On arrive à Trujillo, grande ville située sur la panaméricaine, où on décide de visiter un garage. Qui sait, sur un malentendu, ils pourront peut-être nous aider. Et si on peut éviter de rouler jusqu’à Lima, qui se situe encore à 9 heures de route au Sud, c’est tout bénéf’. Le mécano sur place prend immédiatement Jeepy en consultation. Sans hésitation, il ouvre le capot, défait le travail effectué par l’électricien de Chachapoyas et secoue la tête d’un air dépité. En effet, le câble sectionné a été rafistolé grossièrement. Il défait tout, fait une soudure propre, remonte et démarre le Jeep, qui rugit comme jamais 😞
Et voilà comment un garagiste de Trujillo a réalisé en 15 minutes ce que les garagistes de Chachapoyas n’ont pas réussi à faire en 1 semaine… Et un capteur changé pour rien en prime ! Mais quel soulagement ! Plus besoin d’aller en catastrophe à Lima ! Mieux encore, nous pouvons maintenant nous rendre dans la Cordillère Blanche péruvienne, un des highlights de notre voyage ! Plus que soulagés, nous sommes euphoriques. Avant de prendre la route, on décide de rouler un peu histoire de s’assurer que tout va réellement bien. Les déconvenues en sortant du garage, on a donné ! 🥴 Direction la station balnéaire de Trujillo pour un bol d’air frais !
On se rend ensuite au centre-ville de Trujillo pour admirer les bâtiments coloniaux colorés du centre historique. À part la place centrale, il n’y a pas grand chose à faire à part flâner et déguster une glace.
Mardi 07 novembre
Nous avons passé une mauvaise nuit dans un camping familial de Trujillo. En plus de manger des litres de poussière soulevés par la route voisine, les quatre chiens de la famille ont aboyé toute la nuit. Je suis descendue de la tente pour leur courir après et les chasser, mais rien n’y a fait. Ils ont repris de plus belle quelques minutes plus tard. Insupportable. On se réveille groggys 🥴 Heureusement, on prend une des meilleures douches depuis longtemps : brûlante avec un super débit, qui nous requinque quelque peu. Le camping se situe au pied de la pyramide du soleil du site archéologique le plus important de Trujillo : Huaca de la Luna. C’est parti pour une visite guidée !

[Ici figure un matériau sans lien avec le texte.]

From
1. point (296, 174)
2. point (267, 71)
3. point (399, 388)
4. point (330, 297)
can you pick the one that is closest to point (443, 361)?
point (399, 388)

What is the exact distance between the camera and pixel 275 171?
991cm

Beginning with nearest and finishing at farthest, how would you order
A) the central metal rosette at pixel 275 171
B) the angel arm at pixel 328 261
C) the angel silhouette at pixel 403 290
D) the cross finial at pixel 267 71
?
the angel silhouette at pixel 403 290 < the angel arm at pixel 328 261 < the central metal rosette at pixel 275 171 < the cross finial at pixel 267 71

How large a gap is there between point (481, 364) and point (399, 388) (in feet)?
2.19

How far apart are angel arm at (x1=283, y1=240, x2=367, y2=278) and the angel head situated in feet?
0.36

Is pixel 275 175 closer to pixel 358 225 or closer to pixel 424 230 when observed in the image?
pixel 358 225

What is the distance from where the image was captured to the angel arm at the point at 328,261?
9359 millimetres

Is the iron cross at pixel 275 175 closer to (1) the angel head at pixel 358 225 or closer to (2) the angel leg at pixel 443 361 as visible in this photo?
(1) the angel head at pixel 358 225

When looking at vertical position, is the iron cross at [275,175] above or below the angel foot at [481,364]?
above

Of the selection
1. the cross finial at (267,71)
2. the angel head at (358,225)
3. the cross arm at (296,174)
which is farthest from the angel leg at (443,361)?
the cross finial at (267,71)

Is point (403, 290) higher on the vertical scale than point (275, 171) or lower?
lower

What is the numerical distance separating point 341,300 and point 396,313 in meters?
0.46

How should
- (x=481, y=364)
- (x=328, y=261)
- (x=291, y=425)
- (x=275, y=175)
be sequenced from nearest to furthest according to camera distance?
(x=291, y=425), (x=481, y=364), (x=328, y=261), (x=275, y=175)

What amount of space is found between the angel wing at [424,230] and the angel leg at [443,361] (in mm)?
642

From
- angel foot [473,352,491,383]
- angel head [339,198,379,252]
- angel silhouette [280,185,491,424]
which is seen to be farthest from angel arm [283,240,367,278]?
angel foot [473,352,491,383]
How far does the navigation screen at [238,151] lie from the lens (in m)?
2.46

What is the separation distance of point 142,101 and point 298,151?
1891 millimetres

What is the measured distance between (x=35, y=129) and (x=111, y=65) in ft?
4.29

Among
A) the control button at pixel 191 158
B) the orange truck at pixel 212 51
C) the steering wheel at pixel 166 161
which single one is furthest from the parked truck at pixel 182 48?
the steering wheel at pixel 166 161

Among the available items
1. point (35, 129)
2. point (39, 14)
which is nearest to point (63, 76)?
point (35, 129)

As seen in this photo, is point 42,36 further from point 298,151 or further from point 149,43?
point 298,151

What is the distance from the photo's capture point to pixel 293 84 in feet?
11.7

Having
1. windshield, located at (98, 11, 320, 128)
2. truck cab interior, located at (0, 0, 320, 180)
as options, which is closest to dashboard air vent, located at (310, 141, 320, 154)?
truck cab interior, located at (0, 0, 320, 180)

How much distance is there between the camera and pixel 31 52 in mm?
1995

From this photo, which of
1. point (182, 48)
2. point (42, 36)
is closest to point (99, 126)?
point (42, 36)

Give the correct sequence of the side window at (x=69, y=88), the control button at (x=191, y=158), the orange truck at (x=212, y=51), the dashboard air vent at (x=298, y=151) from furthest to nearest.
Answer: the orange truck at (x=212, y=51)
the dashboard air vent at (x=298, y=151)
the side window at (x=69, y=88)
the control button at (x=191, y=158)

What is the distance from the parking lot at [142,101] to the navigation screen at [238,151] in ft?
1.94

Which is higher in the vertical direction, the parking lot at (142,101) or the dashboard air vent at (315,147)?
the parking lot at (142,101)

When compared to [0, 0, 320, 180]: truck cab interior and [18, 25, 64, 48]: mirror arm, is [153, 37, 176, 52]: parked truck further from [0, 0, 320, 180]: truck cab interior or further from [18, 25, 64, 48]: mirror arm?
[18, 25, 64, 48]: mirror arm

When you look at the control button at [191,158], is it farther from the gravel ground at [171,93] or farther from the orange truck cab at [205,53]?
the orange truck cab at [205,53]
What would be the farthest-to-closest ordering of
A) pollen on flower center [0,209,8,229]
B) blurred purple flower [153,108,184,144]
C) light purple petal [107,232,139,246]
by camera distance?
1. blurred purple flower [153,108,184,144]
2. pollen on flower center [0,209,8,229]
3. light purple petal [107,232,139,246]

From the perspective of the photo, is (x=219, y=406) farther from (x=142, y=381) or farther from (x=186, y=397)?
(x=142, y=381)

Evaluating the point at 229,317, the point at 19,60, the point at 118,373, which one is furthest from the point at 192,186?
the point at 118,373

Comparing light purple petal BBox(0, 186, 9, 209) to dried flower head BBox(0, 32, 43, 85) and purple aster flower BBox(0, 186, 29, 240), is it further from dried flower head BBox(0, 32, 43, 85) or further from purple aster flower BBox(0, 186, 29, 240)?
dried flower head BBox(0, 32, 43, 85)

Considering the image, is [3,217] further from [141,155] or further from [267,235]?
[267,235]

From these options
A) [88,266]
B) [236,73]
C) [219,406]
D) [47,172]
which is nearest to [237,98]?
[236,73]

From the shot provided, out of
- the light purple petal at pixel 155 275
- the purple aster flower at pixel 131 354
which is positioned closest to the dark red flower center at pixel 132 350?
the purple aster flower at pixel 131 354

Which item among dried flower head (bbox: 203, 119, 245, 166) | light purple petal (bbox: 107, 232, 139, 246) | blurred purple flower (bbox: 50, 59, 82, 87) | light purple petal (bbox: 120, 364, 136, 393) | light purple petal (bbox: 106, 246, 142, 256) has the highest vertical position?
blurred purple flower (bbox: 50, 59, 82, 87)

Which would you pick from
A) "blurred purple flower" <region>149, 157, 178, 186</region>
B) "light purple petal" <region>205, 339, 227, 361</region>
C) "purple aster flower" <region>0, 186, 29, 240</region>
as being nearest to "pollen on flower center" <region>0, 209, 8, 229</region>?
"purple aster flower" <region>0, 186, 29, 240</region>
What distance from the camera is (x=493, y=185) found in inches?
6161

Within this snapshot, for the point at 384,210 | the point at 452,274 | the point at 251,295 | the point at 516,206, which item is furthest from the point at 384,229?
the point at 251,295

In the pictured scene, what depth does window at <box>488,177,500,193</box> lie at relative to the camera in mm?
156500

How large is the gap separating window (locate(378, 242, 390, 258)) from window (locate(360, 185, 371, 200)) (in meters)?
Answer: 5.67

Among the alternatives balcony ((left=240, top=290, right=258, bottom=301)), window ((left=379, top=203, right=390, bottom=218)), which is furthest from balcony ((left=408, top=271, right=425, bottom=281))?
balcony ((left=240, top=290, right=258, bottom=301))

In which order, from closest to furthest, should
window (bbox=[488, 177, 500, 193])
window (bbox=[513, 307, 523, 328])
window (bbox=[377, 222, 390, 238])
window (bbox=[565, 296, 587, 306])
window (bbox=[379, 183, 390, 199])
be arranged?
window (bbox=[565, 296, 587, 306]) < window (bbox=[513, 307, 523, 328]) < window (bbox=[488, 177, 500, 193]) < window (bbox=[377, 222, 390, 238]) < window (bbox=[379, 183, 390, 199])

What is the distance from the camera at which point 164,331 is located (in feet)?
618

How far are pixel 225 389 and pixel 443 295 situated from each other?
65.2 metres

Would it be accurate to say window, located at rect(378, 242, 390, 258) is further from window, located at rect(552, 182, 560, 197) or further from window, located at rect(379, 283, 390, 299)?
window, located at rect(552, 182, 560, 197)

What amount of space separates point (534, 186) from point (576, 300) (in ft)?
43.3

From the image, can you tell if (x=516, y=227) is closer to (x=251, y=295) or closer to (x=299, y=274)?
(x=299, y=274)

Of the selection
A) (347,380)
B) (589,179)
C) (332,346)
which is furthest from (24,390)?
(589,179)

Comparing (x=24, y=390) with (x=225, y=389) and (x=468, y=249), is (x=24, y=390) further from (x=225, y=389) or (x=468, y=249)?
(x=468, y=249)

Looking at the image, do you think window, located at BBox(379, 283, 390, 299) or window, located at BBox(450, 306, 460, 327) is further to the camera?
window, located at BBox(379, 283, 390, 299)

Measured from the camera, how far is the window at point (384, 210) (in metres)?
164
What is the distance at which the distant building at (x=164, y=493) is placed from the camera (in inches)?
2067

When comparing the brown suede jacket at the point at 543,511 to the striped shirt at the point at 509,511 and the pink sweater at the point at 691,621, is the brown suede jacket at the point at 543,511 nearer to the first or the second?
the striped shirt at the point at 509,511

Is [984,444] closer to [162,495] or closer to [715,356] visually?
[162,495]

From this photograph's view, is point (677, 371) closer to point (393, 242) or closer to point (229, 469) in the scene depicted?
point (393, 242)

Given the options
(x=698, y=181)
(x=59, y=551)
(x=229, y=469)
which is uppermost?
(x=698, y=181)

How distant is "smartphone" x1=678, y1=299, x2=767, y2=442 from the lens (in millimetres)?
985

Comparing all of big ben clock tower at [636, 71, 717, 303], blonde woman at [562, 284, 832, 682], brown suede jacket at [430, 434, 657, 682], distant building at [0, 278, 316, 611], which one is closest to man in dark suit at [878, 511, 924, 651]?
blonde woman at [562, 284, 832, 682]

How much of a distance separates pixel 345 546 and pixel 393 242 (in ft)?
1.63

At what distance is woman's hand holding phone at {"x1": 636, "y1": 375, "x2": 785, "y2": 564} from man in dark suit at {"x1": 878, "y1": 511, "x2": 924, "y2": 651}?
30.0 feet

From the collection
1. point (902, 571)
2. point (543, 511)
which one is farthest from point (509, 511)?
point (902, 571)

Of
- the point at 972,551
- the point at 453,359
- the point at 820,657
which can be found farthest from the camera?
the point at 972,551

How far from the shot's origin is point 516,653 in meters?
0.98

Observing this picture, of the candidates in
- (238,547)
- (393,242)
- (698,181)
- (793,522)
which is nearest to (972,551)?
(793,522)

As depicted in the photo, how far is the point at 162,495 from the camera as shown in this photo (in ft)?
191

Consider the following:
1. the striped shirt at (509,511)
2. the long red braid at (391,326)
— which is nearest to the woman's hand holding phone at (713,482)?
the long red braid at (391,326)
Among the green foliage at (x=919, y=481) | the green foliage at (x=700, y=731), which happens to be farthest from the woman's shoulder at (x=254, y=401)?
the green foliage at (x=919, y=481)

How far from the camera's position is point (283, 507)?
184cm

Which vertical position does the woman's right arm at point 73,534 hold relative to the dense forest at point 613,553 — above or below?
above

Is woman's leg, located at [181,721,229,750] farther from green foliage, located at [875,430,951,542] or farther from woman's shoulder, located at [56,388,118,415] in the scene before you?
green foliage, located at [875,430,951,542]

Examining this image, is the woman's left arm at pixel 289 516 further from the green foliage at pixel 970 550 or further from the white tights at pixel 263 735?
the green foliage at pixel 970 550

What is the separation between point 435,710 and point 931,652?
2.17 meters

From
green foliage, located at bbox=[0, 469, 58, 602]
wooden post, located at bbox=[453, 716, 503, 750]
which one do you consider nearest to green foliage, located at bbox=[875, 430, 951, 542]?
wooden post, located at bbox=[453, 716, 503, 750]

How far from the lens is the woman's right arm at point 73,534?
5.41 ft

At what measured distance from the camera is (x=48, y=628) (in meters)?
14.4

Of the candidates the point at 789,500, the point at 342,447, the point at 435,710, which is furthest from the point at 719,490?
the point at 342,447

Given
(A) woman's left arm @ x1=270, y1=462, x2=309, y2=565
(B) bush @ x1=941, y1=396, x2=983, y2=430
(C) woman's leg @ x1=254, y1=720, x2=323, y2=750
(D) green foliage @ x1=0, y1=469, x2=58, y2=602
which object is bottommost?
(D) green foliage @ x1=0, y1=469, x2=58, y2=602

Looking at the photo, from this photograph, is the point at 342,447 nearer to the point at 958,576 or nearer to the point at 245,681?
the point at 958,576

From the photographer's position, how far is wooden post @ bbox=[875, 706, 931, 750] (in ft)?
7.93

Ce site a été construit par la civilisation Moche, une civilisation précolombienne établie sur la côte Nord du Pérou de l’an 1 à l’an 800 de notre ère. La pyramide Huaca del Sol est une des plus grandes pyramides construite par cette civilisation : elle comportait 4 niveaux et s’élevait à 50 mètres de haut. Faute de moyen financier, la pyramide n’a encore jamais été fouillée ! À 500 mètres se trouve la pyramide Huaca de la Luna. C’est là que nous emmène la guide. En partie restaurée, la pyramide présente de magnifiques fresques et frises illustrant la mythologie et les rituels Moches, dont les couleurs à l’origine vives sont maintenant estompées. Les deux pyramides furent construites vers l’an 450.
À chaque nouvelle dynastie, les Moches construisaient une nouvelle couche par dessus le temple précédent. Ainsi, en enlevant les dernières couches, les archéologues ont mis au jour d’impressionnantes fresques qui, protégées de l’érosion et des intempéries, ont quelque peu gardé leurs couleurs d’antan.
On décide de prendre la route dès la fin de la visite. Les montagnes péruviennes nous appellent ! La côte, c’est bien, mais il fait chaud, c’est plein de poussière et de déchets. Alors que les montagnes… Et celles qu’on s’apprête à découvrir nous promettent d’incroyables aventures qu’on a hâte de vivre. On ne perd pas une seconde. On suit la panaméricaine pendant 1 heure, avant de bifurquer plein Est, direction la Cordillère Blanche !
Après deux heures de route le long de la rivière Santa, un des plus importants cours d’eau du pays, on aborde l’étroit passage du Canyon del Pato. À cet endroit, la route devient une piste qui se fraye un passage entre de gigantesques falaises. C’est très impressionnant et surtout très beau.
Mais la nuit tombe, alors on ne prend aucun risque. Avant d’aborder la partie la plus étroite du canyon, on se trouve un endroit où passer la nuit. La rivière gronde quelques mètres en contrebas et les parois des falaises nous écrasent de toute leur hauteur. L’endroit est oppressant mais néanmoins magnifique.
Mercredi 08 novembre
Le canyon del Pato fait 40 kilomètres de long. Il est formé par la rivière Santa le long de laquelle court la piste que nous empruntons, considérée comme une des plus dangereuses du Pérou. Très étroite, elle serpente le long d’un passage taillé dans la roche, au-dessus de gorges vertigineuses et passe par 54 tunnels taillés eux aussi à même la pierre.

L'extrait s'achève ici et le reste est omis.